しばらくして、一人、また一人と遺体を抱えて戻ってくる。
父を。
母を。
子を。
恋人を。
誰も泣き叫ばない。
ただ、静かに抱きかかえ、故郷へ連れて帰る。
討伐隊の兵士が駆け寄る。
「お待ちください! 負傷者の治療を!」
「食料もあります!」
「毛布を――」
しかし。
「……結構です。

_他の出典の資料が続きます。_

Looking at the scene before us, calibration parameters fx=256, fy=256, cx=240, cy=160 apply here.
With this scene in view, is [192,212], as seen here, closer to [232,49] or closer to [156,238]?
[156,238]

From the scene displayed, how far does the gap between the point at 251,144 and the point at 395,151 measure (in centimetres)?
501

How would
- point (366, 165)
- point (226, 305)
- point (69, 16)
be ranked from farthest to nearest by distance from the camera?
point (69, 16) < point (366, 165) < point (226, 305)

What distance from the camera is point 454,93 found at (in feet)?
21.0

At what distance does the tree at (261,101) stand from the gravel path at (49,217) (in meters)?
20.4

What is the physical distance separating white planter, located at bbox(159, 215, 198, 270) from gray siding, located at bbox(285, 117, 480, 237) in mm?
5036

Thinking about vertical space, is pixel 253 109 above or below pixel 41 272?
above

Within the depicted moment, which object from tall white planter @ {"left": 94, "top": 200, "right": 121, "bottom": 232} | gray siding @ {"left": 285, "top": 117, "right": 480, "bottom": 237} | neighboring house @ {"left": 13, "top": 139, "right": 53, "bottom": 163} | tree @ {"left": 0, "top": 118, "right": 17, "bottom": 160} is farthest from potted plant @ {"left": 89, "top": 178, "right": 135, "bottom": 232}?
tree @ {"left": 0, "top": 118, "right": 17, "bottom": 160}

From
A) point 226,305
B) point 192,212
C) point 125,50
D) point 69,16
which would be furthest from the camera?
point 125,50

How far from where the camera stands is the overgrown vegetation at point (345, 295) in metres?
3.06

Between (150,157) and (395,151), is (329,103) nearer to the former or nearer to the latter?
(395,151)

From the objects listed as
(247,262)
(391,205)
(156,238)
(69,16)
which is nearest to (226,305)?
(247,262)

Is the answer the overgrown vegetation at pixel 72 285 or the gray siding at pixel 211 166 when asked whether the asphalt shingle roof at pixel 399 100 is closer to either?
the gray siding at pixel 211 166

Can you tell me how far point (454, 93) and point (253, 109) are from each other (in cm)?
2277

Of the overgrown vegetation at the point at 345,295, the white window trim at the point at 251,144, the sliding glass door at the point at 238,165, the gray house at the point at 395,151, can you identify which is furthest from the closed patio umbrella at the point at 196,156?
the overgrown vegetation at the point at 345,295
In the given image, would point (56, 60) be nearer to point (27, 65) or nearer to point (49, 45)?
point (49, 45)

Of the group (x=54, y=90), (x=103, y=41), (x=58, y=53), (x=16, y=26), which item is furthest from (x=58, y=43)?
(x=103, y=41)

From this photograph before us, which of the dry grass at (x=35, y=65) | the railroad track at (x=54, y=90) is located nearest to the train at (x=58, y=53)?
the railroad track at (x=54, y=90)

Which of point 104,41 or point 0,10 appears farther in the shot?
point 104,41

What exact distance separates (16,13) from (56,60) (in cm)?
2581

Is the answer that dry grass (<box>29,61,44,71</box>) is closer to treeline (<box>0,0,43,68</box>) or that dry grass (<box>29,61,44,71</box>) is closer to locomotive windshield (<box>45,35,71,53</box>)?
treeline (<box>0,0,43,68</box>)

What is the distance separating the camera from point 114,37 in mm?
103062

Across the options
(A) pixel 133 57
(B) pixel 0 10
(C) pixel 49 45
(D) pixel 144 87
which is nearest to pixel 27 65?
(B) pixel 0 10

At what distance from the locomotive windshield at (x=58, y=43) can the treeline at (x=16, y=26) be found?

」
村人たちは首を横に振る。
誰一人として、その手を借りようとはしなかった。
そのまま遺体を抱え、歩き始める。
ヴァルクは、その背中を見つめたまま、小さく呟く。
「……賢者様。」
「私は、間違っているのでしょうか。」
オズワルドは答えなかった。
パイプに火を入れ、ゆっくりと煙を燻らせる。
深いため息が漏れた。
その視線の先では、セシリアが村人へ歩み寄っていた。
「せめて、お祈りだけでも──」
だが。
「触るな!」
村人はセシリアの手を払いのける。
勢い余って、セシリアは尻もちをついた。
辺りが凍りつく。
オズワルドは、その光景を静かに見つめながら呟いた。
「……まるで悪者じゃの。」
その声には、自嘲にも似た響きがあった。
村人の一人が、吐き捨てるように言う。
「そもそも……。」
「勇者が邪神討伐なんて言い出したから、奴らを怒らせたんだ。」
別の者も続く。
「静かに暮らしておれば、こんなことにはならなかった。」
「全部、お前たちのせいだ。」
誰も反論しなかった。
一人、また一人と村人たちは去っていく。
愛する者の亡骸を抱きながら。
残された討伐隊は、その背中を見送ることしかできなかった。
村人たちが、家族の亡骸を抱えながら歩き始める。
誰も振り返らない。
その背中へ向かって、不意に声が響いた。
「……おい。」
ガレスだった。
村人たちが足を止める。
ガレスは村長を見つめる。
「……そいつ。」
「ここら辺まで伸びた黒髪だろ。」
自分の腰の辺りを手で示す。
村長は思わず振り返った。
「……なぜ、それを。」
ガレスは静かに、自分の肩へ手をやる。
そこには、使い込まれた赤い工具箱。
「親友なんだ。」
その一言で、村長はすべてを悟った。
ガレスは工具箱をそっと押さえ、深く息を吸う。
「恩人って言ってくれて……ありがとう。」
そして、その場で深々と頭を下げた。
「それと――」
「間に合わなくて、すまん!」
ガレスの額が地面を向くほど、深い謝罪だった。
村長は目を潤ませる。
「……あの方に。」
「生き残った者全員が、感謝していると。」
「そう、お伝えください。」
ガレスは何も言わず、もう一度深く頭を下げた。